Quentin Illuminati (Jim Carrey) is an investigative journalist working on the scandal story when, while watching an old fashioned burlesque show, he discovers that he is strangely fascinated by spotlights. He quickly discovers that he cannot take his eyes off the spotlight, as it roams up and down the dancers'bodies. At first he assumes he is just a prurient sleaze, but later, while attending a circus, he succumbs to the same fascination when a clown recreates Emmett Kelly's famous spotlight sweeping routine. (He screams, "Don't do it, Emmett!" at the top of his lungs as the act concludes.)

Concerned about his health, he consults several psychologists and at least one electrician. He discovers that he has "felinephiloluminosity" or "the love of following lights around like a kitty cat." He resolves to confront his malady with a "beautiful mind" approach and research the history of the spotlight, but, after the usual grueling journalist research (consulting the Wikipedia page once, and asking a few random followers on Twitter, who consequently block him), he concludes there is not enough information, and he decides to take greater action.

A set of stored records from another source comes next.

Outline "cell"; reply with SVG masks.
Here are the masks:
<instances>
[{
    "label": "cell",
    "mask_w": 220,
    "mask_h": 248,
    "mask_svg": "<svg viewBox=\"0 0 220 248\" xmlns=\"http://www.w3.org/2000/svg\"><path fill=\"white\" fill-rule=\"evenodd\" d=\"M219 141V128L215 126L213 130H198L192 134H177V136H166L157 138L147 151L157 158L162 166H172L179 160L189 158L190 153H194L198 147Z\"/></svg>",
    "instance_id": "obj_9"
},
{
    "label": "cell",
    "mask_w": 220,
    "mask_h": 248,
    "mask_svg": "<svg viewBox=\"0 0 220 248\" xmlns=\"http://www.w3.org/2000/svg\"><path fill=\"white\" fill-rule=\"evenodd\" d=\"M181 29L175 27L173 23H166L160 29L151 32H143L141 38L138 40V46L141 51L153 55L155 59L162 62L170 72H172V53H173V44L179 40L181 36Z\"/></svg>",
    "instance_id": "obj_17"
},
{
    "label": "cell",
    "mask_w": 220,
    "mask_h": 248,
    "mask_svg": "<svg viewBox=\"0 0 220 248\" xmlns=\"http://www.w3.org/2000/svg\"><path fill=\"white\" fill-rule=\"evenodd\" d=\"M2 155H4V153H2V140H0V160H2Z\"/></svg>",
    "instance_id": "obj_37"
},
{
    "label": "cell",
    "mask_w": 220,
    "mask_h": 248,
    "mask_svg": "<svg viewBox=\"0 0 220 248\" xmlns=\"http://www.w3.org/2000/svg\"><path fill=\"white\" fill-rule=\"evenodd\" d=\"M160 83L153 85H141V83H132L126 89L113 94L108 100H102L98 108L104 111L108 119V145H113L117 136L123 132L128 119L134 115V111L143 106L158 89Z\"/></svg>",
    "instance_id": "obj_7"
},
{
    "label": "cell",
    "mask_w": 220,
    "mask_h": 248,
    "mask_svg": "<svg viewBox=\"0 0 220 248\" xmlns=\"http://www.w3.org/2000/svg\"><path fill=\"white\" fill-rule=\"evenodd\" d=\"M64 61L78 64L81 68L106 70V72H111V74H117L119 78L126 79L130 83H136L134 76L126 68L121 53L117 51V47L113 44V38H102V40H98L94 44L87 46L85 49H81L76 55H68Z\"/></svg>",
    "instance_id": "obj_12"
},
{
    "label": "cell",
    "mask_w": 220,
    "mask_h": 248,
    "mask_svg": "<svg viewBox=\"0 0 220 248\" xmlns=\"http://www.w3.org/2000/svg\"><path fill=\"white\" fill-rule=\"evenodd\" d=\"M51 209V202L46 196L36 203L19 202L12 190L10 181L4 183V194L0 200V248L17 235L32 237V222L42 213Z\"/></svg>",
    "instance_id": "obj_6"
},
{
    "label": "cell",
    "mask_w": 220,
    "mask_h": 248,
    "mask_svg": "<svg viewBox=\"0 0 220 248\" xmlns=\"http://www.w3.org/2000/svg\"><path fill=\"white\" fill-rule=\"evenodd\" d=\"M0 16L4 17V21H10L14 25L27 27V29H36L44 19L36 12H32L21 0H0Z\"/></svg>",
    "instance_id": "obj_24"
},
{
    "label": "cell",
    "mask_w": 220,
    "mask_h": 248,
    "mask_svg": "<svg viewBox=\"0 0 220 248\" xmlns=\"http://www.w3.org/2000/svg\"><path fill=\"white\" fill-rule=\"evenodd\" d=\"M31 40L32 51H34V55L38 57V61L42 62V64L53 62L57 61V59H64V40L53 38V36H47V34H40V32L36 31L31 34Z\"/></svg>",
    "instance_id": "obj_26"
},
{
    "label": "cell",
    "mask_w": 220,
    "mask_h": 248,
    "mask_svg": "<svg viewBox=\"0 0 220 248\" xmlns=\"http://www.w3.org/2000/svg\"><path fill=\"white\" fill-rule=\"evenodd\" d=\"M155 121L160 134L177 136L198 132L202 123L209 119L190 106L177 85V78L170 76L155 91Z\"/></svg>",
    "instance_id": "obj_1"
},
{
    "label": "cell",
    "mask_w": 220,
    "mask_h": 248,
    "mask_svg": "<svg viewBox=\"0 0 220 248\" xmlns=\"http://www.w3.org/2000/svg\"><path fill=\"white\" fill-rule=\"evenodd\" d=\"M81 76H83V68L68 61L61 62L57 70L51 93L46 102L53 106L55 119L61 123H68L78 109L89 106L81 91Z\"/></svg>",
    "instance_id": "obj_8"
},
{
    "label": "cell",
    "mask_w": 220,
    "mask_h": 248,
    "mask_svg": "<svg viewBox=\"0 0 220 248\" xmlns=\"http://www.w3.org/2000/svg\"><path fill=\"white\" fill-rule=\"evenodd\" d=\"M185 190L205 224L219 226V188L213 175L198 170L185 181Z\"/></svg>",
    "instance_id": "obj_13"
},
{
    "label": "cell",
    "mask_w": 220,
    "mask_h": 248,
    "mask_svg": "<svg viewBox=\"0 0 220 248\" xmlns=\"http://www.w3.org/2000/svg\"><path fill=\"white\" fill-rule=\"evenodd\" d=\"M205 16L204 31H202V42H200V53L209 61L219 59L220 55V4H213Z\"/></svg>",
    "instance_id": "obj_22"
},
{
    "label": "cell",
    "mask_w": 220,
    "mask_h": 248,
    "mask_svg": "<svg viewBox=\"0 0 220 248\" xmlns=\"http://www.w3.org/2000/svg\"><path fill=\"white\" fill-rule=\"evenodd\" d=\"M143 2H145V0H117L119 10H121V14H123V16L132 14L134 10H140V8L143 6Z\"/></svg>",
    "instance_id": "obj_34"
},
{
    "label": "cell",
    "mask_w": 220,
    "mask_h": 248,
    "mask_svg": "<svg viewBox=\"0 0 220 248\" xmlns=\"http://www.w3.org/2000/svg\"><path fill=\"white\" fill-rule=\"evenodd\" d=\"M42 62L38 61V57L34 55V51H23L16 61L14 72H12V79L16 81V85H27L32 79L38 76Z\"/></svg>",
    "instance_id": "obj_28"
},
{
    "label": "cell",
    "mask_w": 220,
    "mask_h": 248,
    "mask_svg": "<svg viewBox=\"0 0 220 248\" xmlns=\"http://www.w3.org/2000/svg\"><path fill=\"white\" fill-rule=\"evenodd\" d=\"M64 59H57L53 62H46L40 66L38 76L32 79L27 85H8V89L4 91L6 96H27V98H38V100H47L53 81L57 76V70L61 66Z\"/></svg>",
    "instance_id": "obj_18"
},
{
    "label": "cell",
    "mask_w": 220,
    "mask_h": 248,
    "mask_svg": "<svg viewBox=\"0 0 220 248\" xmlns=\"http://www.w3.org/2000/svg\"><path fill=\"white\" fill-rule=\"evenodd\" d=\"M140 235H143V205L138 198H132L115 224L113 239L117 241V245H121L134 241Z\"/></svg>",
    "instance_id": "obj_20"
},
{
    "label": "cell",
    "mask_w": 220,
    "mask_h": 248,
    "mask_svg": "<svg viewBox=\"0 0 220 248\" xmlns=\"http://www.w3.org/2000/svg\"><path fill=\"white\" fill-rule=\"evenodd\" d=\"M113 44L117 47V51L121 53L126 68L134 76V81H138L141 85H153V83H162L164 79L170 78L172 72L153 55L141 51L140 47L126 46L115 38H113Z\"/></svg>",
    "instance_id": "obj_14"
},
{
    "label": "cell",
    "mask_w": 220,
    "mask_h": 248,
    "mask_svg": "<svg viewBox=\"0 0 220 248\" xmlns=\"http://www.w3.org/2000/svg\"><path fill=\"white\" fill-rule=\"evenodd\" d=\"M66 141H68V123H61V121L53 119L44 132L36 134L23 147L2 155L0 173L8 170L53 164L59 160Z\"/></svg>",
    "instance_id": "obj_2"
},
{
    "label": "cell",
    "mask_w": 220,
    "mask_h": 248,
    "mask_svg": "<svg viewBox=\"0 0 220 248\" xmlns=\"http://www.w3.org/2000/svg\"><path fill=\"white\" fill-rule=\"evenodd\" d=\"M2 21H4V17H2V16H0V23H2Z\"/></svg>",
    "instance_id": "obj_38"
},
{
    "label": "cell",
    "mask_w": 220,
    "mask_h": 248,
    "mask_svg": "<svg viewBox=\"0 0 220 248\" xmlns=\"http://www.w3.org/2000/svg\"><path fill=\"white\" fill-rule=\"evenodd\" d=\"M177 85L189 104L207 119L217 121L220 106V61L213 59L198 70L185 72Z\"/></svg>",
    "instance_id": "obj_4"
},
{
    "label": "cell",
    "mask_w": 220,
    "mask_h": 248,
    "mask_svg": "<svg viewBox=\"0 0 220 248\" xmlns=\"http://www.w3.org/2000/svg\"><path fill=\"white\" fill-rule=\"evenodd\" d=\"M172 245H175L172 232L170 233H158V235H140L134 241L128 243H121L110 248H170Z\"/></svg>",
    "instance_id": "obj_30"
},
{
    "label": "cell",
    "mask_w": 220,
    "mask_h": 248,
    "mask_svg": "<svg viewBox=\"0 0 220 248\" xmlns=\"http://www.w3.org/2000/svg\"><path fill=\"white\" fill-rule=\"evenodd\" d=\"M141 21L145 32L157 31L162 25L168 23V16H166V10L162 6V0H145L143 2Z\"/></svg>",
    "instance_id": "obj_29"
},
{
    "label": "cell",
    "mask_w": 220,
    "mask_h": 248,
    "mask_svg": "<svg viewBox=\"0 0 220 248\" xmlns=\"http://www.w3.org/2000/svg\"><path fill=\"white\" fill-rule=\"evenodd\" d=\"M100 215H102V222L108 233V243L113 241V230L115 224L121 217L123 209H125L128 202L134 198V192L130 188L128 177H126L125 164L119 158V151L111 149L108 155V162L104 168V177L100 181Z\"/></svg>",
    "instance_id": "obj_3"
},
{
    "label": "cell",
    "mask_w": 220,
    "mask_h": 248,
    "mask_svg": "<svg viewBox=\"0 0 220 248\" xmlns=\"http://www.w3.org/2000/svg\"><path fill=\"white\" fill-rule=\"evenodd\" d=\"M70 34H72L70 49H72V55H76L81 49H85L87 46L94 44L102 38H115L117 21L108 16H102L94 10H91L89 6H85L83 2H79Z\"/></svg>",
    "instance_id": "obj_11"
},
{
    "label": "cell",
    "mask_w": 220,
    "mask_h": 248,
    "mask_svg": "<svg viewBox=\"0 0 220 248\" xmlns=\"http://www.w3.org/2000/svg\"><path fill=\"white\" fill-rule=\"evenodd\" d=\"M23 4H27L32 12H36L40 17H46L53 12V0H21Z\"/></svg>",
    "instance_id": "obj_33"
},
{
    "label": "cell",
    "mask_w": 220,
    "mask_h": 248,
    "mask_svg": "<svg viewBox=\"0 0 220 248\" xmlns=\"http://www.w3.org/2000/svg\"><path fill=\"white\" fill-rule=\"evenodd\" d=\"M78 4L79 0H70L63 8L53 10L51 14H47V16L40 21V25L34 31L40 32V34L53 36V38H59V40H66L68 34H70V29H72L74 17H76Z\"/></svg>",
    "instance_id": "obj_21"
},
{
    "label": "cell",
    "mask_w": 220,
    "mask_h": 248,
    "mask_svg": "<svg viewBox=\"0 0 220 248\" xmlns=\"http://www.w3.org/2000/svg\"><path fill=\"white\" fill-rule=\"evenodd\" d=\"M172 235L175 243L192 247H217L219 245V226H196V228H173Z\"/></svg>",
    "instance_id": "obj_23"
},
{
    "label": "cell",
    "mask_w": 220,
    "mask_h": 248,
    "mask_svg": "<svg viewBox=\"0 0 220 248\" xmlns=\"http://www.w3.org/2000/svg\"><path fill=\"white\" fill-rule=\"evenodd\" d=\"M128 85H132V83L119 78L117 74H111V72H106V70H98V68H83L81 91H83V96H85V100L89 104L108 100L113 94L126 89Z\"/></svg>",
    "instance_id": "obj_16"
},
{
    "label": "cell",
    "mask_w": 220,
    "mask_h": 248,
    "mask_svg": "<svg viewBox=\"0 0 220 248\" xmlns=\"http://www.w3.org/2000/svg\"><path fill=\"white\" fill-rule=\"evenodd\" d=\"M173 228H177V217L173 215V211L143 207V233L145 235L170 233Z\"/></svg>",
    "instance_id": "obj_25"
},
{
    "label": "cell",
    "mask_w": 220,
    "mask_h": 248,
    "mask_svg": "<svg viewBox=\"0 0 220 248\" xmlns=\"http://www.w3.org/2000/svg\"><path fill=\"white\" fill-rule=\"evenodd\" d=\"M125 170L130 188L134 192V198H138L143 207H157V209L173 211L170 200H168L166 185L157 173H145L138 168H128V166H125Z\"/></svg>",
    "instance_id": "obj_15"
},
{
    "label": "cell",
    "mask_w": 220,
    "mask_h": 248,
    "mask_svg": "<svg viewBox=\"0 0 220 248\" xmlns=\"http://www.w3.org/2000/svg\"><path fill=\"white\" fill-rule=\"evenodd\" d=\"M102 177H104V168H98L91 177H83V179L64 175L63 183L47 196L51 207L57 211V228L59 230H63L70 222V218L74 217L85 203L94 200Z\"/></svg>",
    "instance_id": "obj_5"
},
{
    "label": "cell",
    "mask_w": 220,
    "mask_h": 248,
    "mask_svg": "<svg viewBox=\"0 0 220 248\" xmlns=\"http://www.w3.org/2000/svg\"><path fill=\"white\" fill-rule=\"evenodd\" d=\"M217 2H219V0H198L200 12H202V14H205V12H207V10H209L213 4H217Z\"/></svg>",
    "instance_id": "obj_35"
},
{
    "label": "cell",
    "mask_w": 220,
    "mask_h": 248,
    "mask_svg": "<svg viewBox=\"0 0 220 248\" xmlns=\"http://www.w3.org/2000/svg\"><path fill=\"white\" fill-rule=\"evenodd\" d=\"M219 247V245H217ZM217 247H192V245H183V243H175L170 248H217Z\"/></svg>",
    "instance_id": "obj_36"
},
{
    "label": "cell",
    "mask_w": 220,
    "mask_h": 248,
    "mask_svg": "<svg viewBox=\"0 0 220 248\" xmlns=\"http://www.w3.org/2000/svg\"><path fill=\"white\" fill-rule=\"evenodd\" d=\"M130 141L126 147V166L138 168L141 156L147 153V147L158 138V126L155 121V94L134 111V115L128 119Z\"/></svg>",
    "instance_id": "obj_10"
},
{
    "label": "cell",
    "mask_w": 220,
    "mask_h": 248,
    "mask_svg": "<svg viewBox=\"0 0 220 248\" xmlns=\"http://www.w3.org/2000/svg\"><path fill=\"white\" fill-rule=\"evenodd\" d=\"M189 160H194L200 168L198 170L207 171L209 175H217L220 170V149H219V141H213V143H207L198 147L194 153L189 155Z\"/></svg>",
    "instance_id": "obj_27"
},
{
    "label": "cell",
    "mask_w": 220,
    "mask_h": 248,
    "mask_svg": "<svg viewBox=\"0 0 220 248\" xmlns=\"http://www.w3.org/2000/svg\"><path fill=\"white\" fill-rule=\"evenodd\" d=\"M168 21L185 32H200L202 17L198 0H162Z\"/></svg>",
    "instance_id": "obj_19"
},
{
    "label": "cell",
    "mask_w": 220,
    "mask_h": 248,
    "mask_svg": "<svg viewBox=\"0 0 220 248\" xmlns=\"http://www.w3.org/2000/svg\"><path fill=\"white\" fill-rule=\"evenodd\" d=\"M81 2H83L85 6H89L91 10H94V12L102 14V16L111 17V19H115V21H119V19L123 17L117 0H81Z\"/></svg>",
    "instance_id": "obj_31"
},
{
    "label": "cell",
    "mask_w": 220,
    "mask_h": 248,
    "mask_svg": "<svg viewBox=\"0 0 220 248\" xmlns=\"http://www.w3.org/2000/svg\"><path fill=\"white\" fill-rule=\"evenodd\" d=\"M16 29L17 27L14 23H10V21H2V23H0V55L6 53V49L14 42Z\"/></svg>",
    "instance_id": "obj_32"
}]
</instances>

He tries to wean himself off of spotlights by focusing on other lights. Traffic lights don't work, because just when he starts to get interested they turn green and he has to move. Flashlights turn out to just be smaller, less interesting spotlights.Airplane lights work for a time, (there's a marvelous sequence involving a flight of Vought Corsairs attacking a giant penguin) but even they eventually pale in comparison.

The last shot of the film has Quentin at his lowest, sitting in a theater corner, gazing at the spotlight, until, out of the corner of his eye, he spots a stagehand closing the curtain with the biggest, most magnificent piece of string he has ever seen.